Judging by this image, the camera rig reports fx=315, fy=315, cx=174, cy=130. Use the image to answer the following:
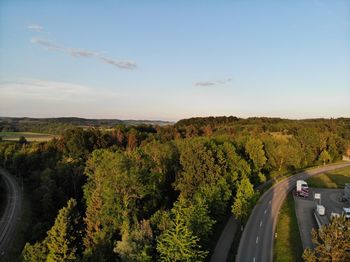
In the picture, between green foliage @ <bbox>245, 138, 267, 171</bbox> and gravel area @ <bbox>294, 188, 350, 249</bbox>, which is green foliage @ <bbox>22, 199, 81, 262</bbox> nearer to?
gravel area @ <bbox>294, 188, 350, 249</bbox>

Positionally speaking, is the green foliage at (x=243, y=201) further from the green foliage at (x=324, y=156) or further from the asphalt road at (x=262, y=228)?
the green foliage at (x=324, y=156)

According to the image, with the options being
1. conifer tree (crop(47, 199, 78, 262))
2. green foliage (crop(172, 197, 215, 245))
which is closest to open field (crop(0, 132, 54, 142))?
conifer tree (crop(47, 199, 78, 262))

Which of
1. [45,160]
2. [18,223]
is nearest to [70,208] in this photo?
[18,223]

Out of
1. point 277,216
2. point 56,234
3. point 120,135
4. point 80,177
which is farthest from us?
point 120,135

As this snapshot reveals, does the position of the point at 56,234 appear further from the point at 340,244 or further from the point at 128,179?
the point at 340,244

=-=-=-=-=

[Short task]: Format every line of the records above as a Markdown table with the columns "Row" and "Line", numbering the rows and skipping blank lines. Omit the pictures.

[Response to this task]:
| Row | Line |
|---|---|
| 1 | Judging by this image, the camera rig reports fx=315, fy=315, cx=174, cy=130. Use the image to answer the following: |
| 2 | In the picture, between green foliage @ <bbox>245, 138, 267, 171</bbox> and gravel area @ <bbox>294, 188, 350, 249</bbox>, which is green foliage @ <bbox>22, 199, 81, 262</bbox> nearer to? |
| 3 | gravel area @ <bbox>294, 188, 350, 249</bbox> |
| 4 | Positionally speaking, is the green foliage at (x=243, y=201) further from the green foliage at (x=324, y=156) or further from the asphalt road at (x=262, y=228)? |
| 5 | the green foliage at (x=324, y=156) |
| 6 | According to the image, with the options being |
| 7 | 1. conifer tree (crop(47, 199, 78, 262)) |
| 8 | 2. green foliage (crop(172, 197, 215, 245)) |
| 9 | which is closest to open field (crop(0, 132, 54, 142))? |
| 10 | conifer tree (crop(47, 199, 78, 262)) |
| 11 | Which of |
| 12 | 1. [45,160] |
| 13 | 2. [18,223] |
| 14 | is nearest to [70,208] in this photo? |
| 15 | [18,223] |
| 16 | Out of |
| 17 | 1. point 277,216 |
| 18 | 2. point 56,234 |
| 19 | 3. point 120,135 |
| 20 | 4. point 80,177 |
| 21 | which is farthest from us? |
| 22 | point 120,135 |
| 23 | As this snapshot reveals, does the position of the point at 56,234 appear further from the point at 340,244 or further from the point at 128,179? |
| 24 | the point at 340,244 |